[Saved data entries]
........
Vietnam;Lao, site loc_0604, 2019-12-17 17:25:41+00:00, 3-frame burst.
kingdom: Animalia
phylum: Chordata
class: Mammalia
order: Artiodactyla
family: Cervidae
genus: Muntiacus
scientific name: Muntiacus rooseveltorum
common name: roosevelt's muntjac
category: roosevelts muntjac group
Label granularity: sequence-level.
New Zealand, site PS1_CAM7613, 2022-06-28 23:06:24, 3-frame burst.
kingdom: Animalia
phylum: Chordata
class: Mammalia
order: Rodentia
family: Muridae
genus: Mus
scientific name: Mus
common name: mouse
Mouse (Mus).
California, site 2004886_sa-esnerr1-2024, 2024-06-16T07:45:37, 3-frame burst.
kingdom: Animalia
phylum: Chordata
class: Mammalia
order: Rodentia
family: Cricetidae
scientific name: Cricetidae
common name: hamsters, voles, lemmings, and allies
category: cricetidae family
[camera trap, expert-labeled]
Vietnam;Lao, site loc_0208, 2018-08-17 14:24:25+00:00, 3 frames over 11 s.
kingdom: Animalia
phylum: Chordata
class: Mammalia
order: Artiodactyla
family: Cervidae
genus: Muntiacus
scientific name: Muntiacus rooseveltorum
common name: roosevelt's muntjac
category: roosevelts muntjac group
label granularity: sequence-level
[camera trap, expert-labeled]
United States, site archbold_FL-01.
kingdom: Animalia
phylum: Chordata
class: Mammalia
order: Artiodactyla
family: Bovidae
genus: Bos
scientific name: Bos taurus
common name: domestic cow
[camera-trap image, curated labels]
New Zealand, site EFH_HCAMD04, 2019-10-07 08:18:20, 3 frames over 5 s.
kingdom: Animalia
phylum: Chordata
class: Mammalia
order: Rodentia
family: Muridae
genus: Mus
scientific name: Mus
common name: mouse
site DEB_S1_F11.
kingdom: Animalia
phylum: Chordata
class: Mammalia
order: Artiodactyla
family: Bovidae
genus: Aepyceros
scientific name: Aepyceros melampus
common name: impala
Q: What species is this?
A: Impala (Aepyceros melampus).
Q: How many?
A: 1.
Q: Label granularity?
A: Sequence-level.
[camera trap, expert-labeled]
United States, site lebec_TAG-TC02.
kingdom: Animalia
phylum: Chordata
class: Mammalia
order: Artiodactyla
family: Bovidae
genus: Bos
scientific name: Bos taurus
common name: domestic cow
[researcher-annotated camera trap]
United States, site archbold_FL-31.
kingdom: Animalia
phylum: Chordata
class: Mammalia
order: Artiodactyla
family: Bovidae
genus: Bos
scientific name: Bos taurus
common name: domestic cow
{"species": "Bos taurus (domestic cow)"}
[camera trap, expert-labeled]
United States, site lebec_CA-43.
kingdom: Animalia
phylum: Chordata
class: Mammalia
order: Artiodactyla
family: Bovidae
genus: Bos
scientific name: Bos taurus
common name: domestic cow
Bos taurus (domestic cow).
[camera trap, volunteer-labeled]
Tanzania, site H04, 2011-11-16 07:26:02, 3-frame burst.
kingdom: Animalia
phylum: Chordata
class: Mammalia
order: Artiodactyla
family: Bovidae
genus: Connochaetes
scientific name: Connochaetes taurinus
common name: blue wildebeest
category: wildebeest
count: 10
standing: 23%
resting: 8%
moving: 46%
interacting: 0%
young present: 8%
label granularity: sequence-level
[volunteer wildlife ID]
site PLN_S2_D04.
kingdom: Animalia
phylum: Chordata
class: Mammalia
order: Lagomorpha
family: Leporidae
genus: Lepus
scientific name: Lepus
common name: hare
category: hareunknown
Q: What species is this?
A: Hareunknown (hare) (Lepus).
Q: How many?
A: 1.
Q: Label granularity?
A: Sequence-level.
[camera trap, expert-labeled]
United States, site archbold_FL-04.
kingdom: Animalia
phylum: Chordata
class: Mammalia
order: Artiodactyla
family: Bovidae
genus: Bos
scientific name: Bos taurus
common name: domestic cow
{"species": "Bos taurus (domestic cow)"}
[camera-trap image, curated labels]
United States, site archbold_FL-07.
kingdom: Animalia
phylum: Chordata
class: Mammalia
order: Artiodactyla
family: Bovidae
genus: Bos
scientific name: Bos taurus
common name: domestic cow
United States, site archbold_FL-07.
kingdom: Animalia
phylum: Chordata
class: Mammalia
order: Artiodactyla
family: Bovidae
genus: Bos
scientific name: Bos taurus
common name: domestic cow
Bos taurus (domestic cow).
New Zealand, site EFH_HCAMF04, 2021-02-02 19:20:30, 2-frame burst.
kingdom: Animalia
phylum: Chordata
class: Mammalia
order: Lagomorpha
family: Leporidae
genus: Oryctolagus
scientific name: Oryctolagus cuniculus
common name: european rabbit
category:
........
WHAT IS NEEDED:
Copy every line of the data that holds the string "burst".

RESPONSE FOR THIS EXERCISE:
Vietnam;Lao, site loc_0604, 2019-12-17 17:25:41+00:00, 3-frame burst.
New Zealand, site PS1_CAM7613, 2022-06-28 23:06:24, 3-frame burst.
California, site 2004886_sa-esnerr1-2024, 2024-06-16T07:45:37, 3-frame burst.
Tanzania, site H04, 2011-11-16 07:26:02, 3-frame burst.
New Zealand, site EFH_HCAMF04, 2021-02-02 19:20:30, 2-frame burst.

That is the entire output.